“Mir! Could you come help me with the dishes please?”
At the sound of Narmir’s voice Mirlomien jumped up and ran inside to help her.
Narmir took one look at her and laughed. “Mir! What are you doing? It’s the middle of the day and you’re outside reading a book in your nightgown! You would think an elf with such heritage as yours would know better!” Mirlomien rolled her eyes at her friend, knowing Narmir was right, she should have known better. She had just been in such a hurry to get outside that morning, that she had just grabbed her book and a robe and then run outside. She had hoped no one would see her in it, and so far only Narmir had.
Sighing Mirlomien grabbed a towel and began drying. Suddenly she burst out laughing. Looking over at Narmir she said, “You would think a ranger could get the dishes clean, this plate is still dirty!” Narmir turned to her in utter disbelief. “Let me see that! I don’t see any dirt!” Mir laughed and replied, “You don’t see any, or you don’t want to see any? There is a difference you know.” At that Narmir threw a towel at Mirlomien, which the young elf promptly threw back.

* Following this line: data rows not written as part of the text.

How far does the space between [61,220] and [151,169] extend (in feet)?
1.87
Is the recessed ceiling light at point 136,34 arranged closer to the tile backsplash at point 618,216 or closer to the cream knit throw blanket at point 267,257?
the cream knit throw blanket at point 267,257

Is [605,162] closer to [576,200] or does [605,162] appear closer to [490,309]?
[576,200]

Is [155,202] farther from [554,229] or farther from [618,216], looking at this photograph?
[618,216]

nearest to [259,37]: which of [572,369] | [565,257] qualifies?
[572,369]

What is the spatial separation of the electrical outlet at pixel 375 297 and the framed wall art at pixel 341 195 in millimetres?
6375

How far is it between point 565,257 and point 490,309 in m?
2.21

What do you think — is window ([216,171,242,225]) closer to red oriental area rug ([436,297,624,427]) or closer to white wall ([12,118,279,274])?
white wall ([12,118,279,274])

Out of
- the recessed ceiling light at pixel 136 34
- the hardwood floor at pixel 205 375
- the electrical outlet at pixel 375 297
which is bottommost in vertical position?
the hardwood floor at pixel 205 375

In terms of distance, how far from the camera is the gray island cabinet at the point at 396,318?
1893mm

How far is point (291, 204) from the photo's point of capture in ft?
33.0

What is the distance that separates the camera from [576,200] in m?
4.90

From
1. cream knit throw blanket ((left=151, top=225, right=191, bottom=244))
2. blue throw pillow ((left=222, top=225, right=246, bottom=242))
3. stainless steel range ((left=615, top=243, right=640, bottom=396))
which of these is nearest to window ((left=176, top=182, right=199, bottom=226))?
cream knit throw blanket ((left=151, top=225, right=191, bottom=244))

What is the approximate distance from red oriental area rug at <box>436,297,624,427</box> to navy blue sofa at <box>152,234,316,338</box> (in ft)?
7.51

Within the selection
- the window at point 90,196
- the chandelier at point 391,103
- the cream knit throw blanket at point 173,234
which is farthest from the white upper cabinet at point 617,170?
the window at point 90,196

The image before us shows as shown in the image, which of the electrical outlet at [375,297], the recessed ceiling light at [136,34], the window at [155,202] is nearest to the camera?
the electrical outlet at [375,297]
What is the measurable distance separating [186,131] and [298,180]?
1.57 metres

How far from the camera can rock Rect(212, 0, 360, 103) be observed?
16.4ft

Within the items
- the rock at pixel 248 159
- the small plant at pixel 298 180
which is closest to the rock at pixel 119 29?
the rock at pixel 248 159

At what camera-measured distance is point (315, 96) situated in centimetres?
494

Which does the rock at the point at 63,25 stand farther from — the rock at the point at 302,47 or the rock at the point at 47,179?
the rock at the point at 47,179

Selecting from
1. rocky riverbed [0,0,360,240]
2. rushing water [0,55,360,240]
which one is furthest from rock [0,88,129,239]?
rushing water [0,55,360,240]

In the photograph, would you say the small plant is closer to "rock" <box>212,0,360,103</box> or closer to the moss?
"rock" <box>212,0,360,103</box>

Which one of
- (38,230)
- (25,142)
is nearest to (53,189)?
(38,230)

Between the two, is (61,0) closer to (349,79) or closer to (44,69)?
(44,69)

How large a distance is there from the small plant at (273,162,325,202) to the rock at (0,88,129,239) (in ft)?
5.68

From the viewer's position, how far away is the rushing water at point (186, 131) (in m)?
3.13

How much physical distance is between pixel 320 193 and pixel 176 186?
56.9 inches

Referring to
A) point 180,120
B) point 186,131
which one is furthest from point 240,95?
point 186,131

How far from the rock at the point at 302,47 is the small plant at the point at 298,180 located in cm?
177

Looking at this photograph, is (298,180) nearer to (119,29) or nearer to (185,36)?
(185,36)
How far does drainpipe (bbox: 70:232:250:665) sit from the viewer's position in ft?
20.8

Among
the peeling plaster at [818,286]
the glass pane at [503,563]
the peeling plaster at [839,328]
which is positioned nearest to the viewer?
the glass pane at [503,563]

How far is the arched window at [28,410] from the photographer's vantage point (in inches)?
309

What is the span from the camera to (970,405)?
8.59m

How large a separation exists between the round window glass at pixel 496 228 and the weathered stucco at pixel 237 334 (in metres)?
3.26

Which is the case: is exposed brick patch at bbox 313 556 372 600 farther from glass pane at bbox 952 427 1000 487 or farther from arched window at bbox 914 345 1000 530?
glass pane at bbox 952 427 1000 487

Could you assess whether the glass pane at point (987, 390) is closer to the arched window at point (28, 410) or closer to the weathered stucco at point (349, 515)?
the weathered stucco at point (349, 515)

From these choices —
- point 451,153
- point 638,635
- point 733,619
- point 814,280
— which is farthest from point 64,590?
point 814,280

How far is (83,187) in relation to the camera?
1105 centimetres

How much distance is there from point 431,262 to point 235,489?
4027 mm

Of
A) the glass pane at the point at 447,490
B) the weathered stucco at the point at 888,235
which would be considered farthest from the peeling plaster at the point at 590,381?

Mirlomien sat on the riverbank and almost laughed. It had been so long since they had visited together at the home of Narmir’s grandmother. Mirlomien seldom thought of those days, life was no longer as carefree as it had once been, at least not for her.
It had been years since the War of the Ring and life was just beginning to get back to normal when Mirlomien came home to Rivendell from several years of traveling. No sooner had she gotten to her old room when Lord Elrond visited her to ask a favor.
“Mirlomien.” He began, “This spring I will be leaving Middle Earth with the other keepers of the Rings. Already many other elves are preparing to travel with us to Valinor. I am reminded of a promise you made some years ago, when your parents sailed. I believe you promised to join them later, and I believe this is that time. You may never have another chance.”
“Well, I will think about it. I really don’t know what to do right now.”
“You don’t know? There is nothing here in Middle Earth to keep you, and I to made a promise to your parents. I promised to look after you, and make sure you joined them in Valinor safely. This may be your last chance.”
“I will think about it”
Elrond started to turn and leave but stopped. Slowly he turned and said, “There is something else, something I wish you would do for me. My sons have been showing some, let us say, reluctance to accompany me. I would greatly appreciate your speaking with them. You always were good friends, traveling all over Middle Earth with the rangers.”
Mirlomien smiled and said, “Of course, I will speak with them the first chance I get. Though, I will warn you, I myself am not quite sure what to do, so I don’t think I’d be much help convincing them.”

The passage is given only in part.